Non che agli italiani in generale manchi, la fantasia. È solo che tendono ad applicarla in modo fraudolento, figli come sono della necessità che aguzza l’ingegno: raramente possiamo vantare amministratori con guizzi fantastici, mentre ne abbiamo a pacchi di NoVax col falso Green pass. È solo un esempio, ma mi sembra sufficientemente esaustivo, senza sgranare un rosario di reati connessi all’abuso di fantasia (anche se in realtà non è che ci voglia chissà quanta fantasia a usare un Green pass falso, anzi).

La tesi che sto cercando, in modo disperato, di dimostrare è che, appunto, a troppi uomini e donne di potere manchi proprio la fantasia. Per quello siamo un territorio che non sa progettarsi, mi sa. Perché, a guardarci da lontano, sembra che qui tutto sia filato liscio finché i soldi scorrevano nelle vene delle aziende e delle amministrazioni locali. Poi si è spenta la luce, della ragione vien da dire. Ma a fare cose e progettare un futuro col portafogli gonfio son buoni quasi tutti. Dico quasi perché se uno entra un attimo nei social o nel bar sotto casa, gli passa tutta la poesia che si è scritta sul genere umano.

Sono quindi convinto che il buon amministratore – d’azienda, d’ente locale, di condominio – lo sia, e lo debba a maggior ragione essere, quando il portafoglio l’ha metaforicamente perso. Lasciamo perdere, anche se faccio proprio per dire, il fatto di non aver presentato alcun progetto in occasione di un bando generoso, ma ora che non ci sono più mascherine da distribuire nelle buche delle lettere sembra che quest’amministrazione si sia spenta. Non che quelle precedenti brillassero di luce propria, inteso.

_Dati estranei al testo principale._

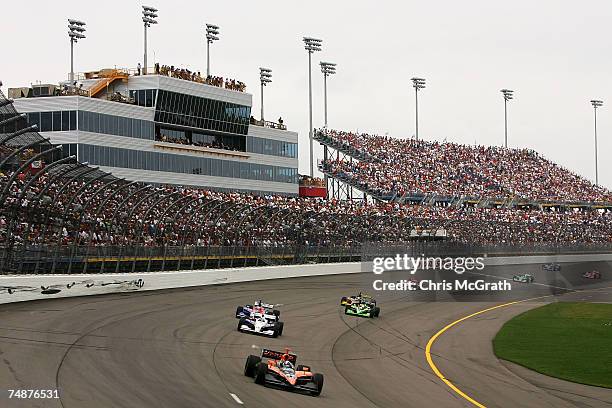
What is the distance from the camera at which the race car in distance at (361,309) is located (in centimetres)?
3647

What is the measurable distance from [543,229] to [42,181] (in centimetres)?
4978

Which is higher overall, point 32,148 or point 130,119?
point 130,119

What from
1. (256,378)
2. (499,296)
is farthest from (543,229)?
(256,378)

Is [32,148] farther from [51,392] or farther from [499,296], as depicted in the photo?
[499,296]

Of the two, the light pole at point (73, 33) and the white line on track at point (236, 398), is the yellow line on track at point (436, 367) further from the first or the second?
the light pole at point (73, 33)

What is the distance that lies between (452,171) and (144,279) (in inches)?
2252

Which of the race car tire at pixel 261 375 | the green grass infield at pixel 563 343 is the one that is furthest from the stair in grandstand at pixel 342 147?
the race car tire at pixel 261 375

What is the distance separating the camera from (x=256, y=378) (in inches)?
792

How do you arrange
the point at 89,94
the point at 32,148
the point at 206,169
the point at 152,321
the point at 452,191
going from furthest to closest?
the point at 452,191, the point at 206,169, the point at 89,94, the point at 32,148, the point at 152,321

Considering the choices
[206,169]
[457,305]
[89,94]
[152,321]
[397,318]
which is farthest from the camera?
[206,169]

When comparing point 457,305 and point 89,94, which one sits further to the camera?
point 89,94

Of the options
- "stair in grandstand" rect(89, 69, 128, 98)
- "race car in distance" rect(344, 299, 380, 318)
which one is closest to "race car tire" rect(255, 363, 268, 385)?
"race car in distance" rect(344, 299, 380, 318)

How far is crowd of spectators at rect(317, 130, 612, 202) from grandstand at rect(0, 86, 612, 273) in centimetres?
1004

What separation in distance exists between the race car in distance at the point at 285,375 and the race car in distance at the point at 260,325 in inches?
300
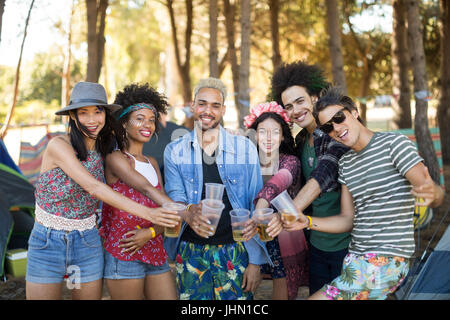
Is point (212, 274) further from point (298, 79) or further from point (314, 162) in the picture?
point (298, 79)

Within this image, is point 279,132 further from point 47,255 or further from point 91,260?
point 47,255

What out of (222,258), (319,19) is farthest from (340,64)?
(319,19)

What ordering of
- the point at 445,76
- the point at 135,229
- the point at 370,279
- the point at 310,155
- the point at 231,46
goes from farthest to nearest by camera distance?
the point at 445,76 < the point at 231,46 < the point at 310,155 < the point at 135,229 < the point at 370,279

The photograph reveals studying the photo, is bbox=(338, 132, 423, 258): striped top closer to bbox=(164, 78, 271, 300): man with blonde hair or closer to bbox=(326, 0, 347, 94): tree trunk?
bbox=(164, 78, 271, 300): man with blonde hair

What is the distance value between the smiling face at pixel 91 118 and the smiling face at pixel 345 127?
158 cm

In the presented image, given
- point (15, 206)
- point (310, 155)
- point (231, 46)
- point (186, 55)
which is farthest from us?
point (186, 55)

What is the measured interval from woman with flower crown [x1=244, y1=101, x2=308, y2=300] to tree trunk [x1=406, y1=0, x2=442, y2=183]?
6.02 metres

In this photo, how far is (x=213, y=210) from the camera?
2.73 meters

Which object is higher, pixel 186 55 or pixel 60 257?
pixel 186 55

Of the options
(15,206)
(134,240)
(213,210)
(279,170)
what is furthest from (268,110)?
(15,206)

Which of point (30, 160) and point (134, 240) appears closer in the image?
point (134, 240)

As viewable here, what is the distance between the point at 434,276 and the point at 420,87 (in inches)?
218

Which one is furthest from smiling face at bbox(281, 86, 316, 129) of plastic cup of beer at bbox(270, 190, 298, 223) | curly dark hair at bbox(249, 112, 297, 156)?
plastic cup of beer at bbox(270, 190, 298, 223)
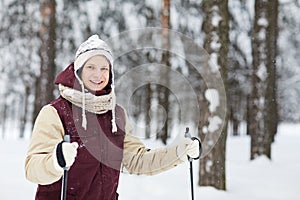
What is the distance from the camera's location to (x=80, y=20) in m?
14.4

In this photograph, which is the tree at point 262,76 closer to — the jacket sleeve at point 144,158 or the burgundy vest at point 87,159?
the jacket sleeve at point 144,158

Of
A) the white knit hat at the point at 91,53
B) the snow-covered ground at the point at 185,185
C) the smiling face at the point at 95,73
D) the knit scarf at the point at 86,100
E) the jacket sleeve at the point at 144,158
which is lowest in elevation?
the snow-covered ground at the point at 185,185

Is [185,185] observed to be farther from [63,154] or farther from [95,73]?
[63,154]

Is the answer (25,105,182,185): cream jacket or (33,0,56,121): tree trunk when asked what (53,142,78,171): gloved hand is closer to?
Answer: (25,105,182,185): cream jacket

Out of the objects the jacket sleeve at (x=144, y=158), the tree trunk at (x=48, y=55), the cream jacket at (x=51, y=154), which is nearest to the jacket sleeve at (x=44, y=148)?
the cream jacket at (x=51, y=154)

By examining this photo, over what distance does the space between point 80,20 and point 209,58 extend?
9.09 metres

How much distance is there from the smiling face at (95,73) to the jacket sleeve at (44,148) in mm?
275

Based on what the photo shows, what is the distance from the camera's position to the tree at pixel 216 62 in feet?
20.0

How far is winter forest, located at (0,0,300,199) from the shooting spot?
608 centimetres

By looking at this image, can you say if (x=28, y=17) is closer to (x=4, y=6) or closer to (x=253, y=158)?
(x=4, y=6)

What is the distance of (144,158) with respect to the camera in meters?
2.89

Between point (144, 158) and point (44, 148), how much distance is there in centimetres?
76

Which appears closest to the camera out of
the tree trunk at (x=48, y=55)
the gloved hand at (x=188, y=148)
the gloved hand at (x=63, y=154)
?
the gloved hand at (x=63, y=154)

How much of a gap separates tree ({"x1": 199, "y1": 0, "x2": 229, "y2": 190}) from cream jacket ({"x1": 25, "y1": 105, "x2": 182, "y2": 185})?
3.28m
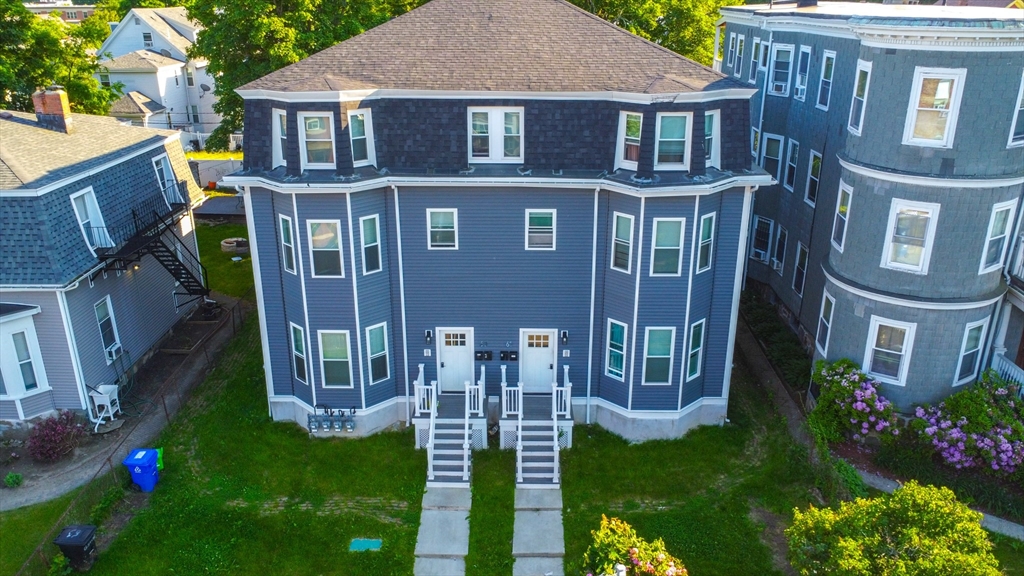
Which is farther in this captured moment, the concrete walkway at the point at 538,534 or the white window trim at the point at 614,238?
the white window trim at the point at 614,238

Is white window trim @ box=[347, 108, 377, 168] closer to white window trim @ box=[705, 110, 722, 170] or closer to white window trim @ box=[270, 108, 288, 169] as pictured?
white window trim @ box=[270, 108, 288, 169]

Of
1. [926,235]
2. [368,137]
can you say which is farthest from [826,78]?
[368,137]

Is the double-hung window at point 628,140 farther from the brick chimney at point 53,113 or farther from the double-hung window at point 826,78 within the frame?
the brick chimney at point 53,113

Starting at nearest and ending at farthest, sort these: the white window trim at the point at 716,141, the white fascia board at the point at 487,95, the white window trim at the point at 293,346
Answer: the white fascia board at the point at 487,95
the white window trim at the point at 716,141
the white window trim at the point at 293,346

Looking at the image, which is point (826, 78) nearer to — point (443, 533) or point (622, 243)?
point (622, 243)

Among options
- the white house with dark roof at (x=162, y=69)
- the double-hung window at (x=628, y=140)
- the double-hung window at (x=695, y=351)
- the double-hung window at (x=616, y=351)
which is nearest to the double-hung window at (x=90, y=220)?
the double-hung window at (x=616, y=351)

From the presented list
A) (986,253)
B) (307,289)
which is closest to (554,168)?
(307,289)
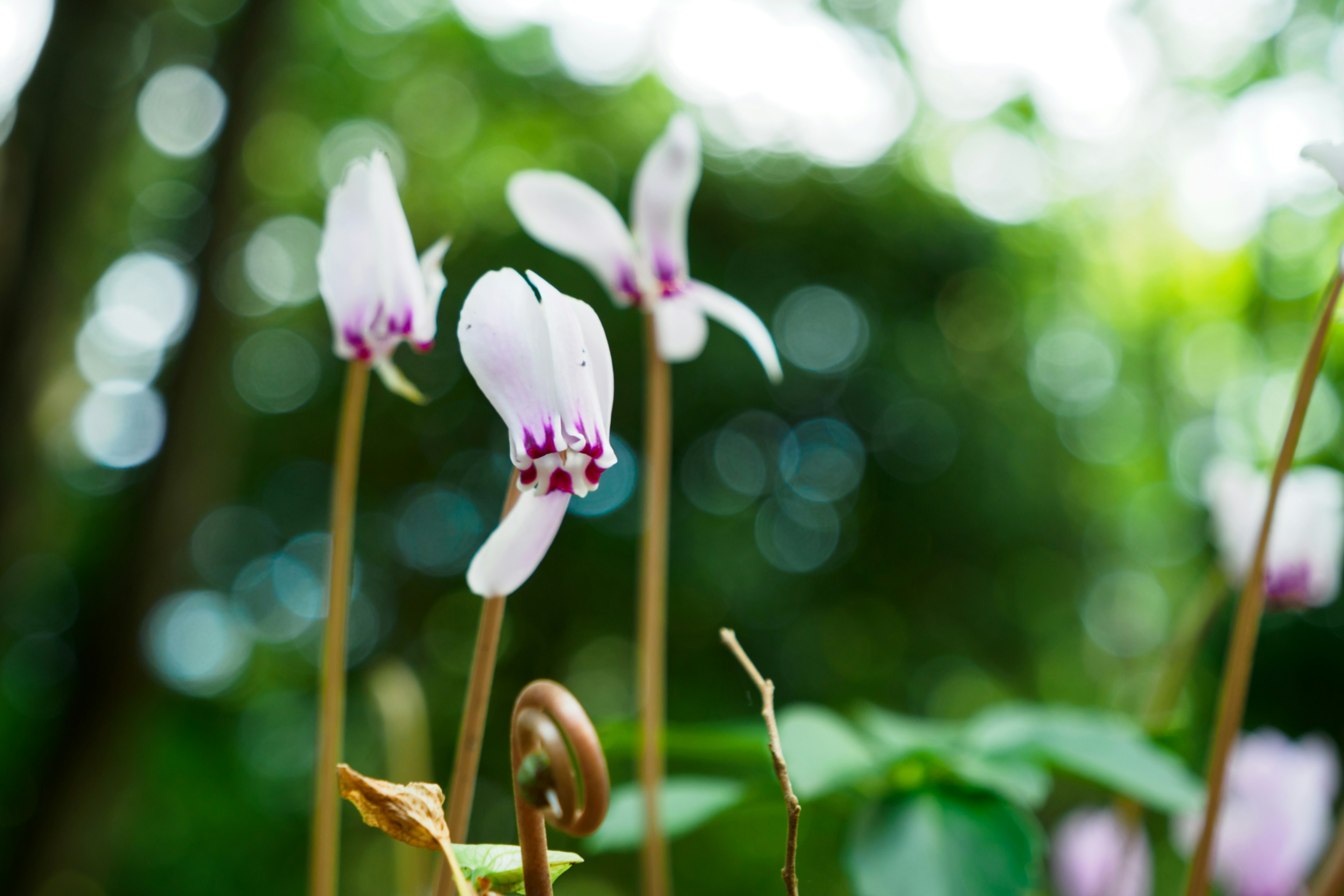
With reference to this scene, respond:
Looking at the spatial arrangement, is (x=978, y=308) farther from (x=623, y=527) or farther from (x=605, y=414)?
(x=605, y=414)

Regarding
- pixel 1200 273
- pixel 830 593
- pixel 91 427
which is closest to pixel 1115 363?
pixel 1200 273

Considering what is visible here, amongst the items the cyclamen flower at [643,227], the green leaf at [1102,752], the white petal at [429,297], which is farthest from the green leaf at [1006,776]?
the white petal at [429,297]

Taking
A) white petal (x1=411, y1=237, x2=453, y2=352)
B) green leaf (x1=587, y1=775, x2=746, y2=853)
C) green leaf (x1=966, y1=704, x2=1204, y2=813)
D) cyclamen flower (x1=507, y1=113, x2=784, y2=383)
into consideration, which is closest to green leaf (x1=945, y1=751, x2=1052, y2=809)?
green leaf (x1=966, y1=704, x2=1204, y2=813)

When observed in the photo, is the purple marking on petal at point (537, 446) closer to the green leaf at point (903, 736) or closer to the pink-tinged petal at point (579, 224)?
the pink-tinged petal at point (579, 224)

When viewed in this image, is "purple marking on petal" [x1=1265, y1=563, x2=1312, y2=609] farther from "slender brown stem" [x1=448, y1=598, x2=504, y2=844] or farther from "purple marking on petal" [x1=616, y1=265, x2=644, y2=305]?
"slender brown stem" [x1=448, y1=598, x2=504, y2=844]

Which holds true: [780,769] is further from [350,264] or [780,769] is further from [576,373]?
[350,264]

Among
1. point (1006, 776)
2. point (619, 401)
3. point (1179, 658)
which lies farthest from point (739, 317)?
point (619, 401)
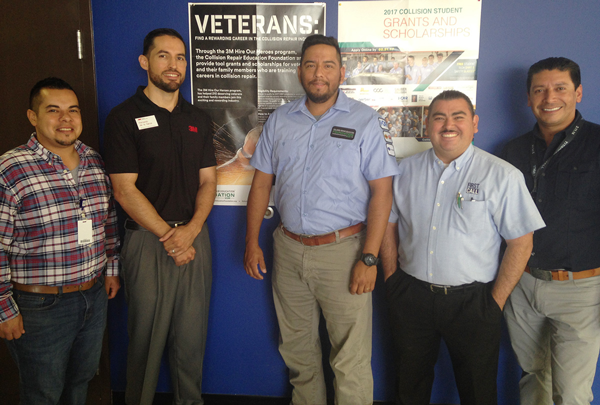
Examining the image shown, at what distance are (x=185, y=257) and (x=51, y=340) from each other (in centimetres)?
67

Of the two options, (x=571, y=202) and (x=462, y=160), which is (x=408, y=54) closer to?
(x=462, y=160)

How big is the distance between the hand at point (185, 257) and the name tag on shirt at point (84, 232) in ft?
1.33

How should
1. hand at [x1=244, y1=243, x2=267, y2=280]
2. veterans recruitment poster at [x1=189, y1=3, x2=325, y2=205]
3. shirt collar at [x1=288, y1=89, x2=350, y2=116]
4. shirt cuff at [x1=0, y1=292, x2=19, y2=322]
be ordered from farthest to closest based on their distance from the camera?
veterans recruitment poster at [x1=189, y1=3, x2=325, y2=205], hand at [x1=244, y1=243, x2=267, y2=280], shirt collar at [x1=288, y1=89, x2=350, y2=116], shirt cuff at [x1=0, y1=292, x2=19, y2=322]

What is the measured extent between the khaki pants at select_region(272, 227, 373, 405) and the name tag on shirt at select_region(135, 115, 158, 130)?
89 centimetres

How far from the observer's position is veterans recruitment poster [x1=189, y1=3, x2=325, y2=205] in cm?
216

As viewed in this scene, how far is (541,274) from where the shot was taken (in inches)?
71.9

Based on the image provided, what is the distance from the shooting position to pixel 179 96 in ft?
6.69

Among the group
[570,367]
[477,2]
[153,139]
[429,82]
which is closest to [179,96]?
[153,139]

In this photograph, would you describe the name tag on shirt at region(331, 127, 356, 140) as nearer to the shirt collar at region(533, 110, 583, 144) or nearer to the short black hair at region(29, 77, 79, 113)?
the shirt collar at region(533, 110, 583, 144)

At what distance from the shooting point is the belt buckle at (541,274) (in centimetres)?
181

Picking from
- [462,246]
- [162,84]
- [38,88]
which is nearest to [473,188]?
[462,246]

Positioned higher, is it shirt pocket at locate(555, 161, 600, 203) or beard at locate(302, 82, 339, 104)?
beard at locate(302, 82, 339, 104)

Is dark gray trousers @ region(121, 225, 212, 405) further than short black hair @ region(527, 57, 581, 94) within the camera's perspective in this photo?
Yes

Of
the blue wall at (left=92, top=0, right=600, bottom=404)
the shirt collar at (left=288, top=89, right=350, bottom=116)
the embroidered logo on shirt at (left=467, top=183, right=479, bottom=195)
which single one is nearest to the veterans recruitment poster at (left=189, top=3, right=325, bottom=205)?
the blue wall at (left=92, top=0, right=600, bottom=404)
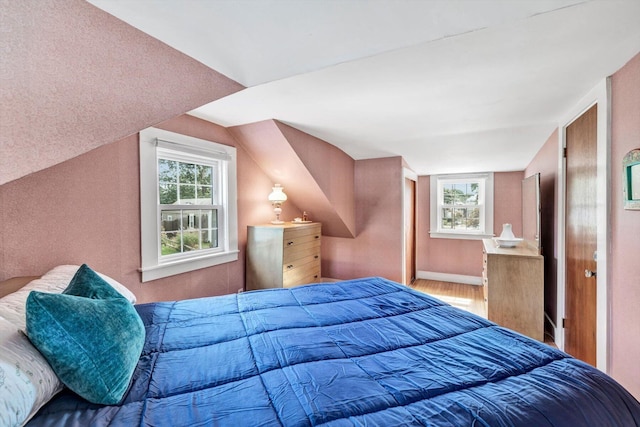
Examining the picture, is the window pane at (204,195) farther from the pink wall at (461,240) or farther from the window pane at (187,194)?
the pink wall at (461,240)

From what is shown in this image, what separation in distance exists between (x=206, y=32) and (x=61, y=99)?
630mm

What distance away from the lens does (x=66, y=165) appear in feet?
5.92

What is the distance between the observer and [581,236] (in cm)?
204

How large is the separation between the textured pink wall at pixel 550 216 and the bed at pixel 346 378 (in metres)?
1.87

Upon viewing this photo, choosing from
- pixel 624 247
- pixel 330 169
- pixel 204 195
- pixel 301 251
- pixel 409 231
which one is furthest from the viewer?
pixel 409 231

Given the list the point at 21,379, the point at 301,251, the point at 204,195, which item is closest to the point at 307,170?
the point at 301,251

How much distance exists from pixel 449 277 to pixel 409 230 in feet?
3.58

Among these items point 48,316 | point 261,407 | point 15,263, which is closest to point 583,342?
point 261,407

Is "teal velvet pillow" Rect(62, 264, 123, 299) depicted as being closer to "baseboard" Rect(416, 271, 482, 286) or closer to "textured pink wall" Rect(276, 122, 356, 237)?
"textured pink wall" Rect(276, 122, 356, 237)

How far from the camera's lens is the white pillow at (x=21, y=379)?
26.9 inches

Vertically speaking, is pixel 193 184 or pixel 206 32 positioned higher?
pixel 206 32

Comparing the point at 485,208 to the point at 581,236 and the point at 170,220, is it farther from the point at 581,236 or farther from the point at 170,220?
the point at 170,220

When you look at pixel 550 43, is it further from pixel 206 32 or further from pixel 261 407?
pixel 261 407

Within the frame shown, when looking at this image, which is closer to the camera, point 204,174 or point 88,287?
point 88,287
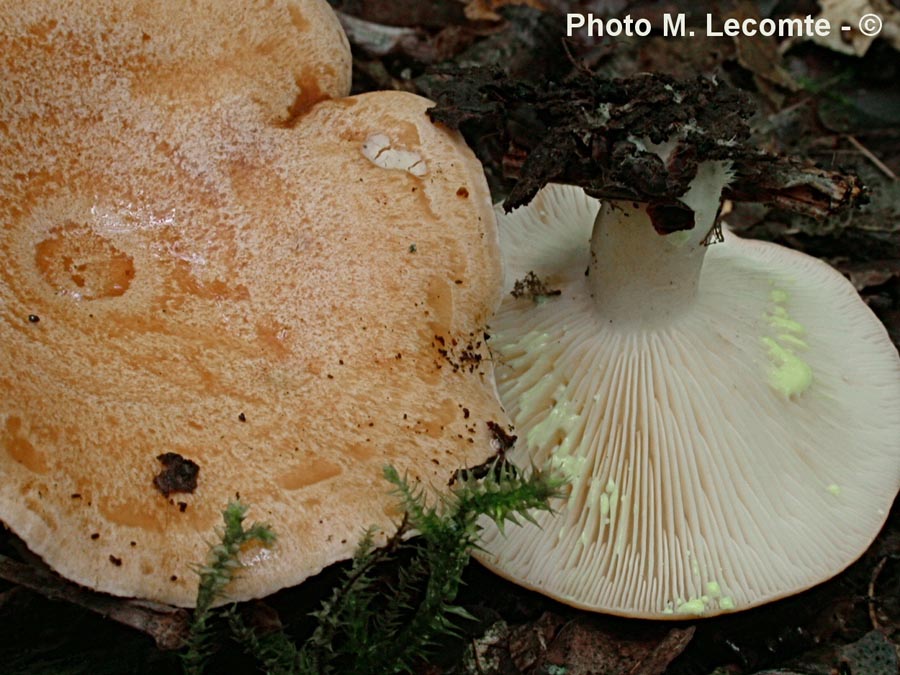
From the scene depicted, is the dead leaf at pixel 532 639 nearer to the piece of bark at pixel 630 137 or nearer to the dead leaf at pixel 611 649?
the dead leaf at pixel 611 649

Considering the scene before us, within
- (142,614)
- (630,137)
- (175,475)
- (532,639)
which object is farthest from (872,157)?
(142,614)

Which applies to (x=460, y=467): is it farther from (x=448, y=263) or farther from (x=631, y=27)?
(x=631, y=27)

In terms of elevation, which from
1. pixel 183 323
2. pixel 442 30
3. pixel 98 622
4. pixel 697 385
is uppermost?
pixel 442 30

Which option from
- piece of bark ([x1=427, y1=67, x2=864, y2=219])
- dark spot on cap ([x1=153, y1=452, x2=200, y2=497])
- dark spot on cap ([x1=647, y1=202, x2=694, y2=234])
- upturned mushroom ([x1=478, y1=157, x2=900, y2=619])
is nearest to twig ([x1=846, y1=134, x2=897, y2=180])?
upturned mushroom ([x1=478, y1=157, x2=900, y2=619])

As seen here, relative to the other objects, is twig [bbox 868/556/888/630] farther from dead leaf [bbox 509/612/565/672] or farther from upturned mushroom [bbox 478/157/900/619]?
dead leaf [bbox 509/612/565/672]

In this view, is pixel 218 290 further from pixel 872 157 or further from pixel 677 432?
pixel 872 157

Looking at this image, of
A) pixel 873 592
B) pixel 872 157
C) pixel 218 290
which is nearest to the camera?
pixel 218 290

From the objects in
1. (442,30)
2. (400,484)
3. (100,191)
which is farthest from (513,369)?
(442,30)
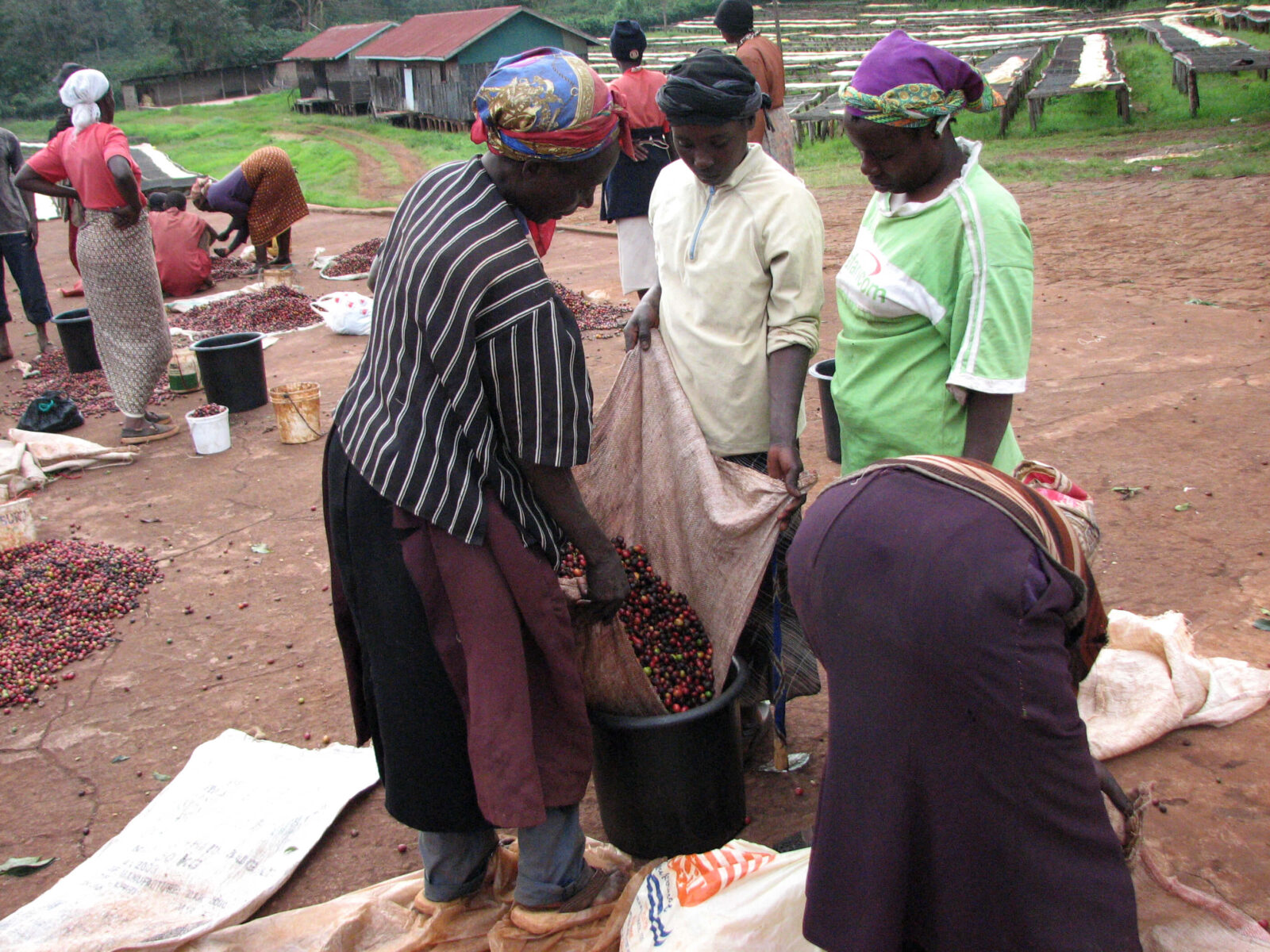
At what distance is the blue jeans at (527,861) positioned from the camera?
2199 millimetres

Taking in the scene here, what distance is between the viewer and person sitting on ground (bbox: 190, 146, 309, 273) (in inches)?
404

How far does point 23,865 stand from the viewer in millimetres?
2742

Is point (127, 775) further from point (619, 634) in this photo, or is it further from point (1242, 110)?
point (1242, 110)

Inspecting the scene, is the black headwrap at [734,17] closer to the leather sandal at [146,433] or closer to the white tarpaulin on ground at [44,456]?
the leather sandal at [146,433]

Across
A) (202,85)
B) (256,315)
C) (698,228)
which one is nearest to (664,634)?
(698,228)

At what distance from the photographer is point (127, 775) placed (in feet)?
10.2

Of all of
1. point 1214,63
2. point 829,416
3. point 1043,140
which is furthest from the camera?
point 1214,63

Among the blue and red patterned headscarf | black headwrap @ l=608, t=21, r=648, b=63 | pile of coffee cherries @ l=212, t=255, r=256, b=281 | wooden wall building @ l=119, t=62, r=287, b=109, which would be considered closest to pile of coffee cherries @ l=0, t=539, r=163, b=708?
the blue and red patterned headscarf

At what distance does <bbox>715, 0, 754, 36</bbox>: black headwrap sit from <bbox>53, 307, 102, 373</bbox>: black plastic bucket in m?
5.13

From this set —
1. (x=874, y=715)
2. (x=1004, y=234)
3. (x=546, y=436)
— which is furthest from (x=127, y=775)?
(x=1004, y=234)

La sbandierata assegnazione di qualche congrua briciola di bando, leggo che sarà destinata all’immobile in cui era dimorata la vecchia biblioteca di via Pietro Micca. Ma non per una ristrutturazione totale: solo per una parte che andrà a contenere ciò che, per ragioni di spazio, non sta nella nuova biblioteca di piazza Curiel, facendone di fatto un deposito di libri. Perché la nostra biblioteca civica ha anche una funzione conservativa e non è che semplicemente si possono buttare via i libri vecchi per fare spazio a quelli nuovi, banalizzando.

La questione è che la vecchia biblioteca era ospitata già da anni in un ambiente inadeguato, e la fantasia nostalgica di un allora assessore, oggi asceso a scranni più alti anche se insiste nel tentativo di burattinare la politica locale, ha fatto in modo di spostare il problema di 100 metri al solo scopo di verniciare a nuovo un buon esempio d’architettura del ventennnio. Ora, se non proprio la fantasia (mentre la nostalgia si sa che è canaglia), almeno un esercizio del pensiero laterale sarebbe stato opportuno, visto che il problema non si è presentato come un’emergenza, ma era ben presente fin da prima del trasferimento. Altre soluzioni erano certo possibili e pianificabili.

Insomma quelli di adesso è evidente che sono tempi duri, ma sono quelli nei quali il gioco si fa duro che i duri dovrebbero cominciare a giocare. Anche con la fantasia, che non è mai risorsa da sottovalutare.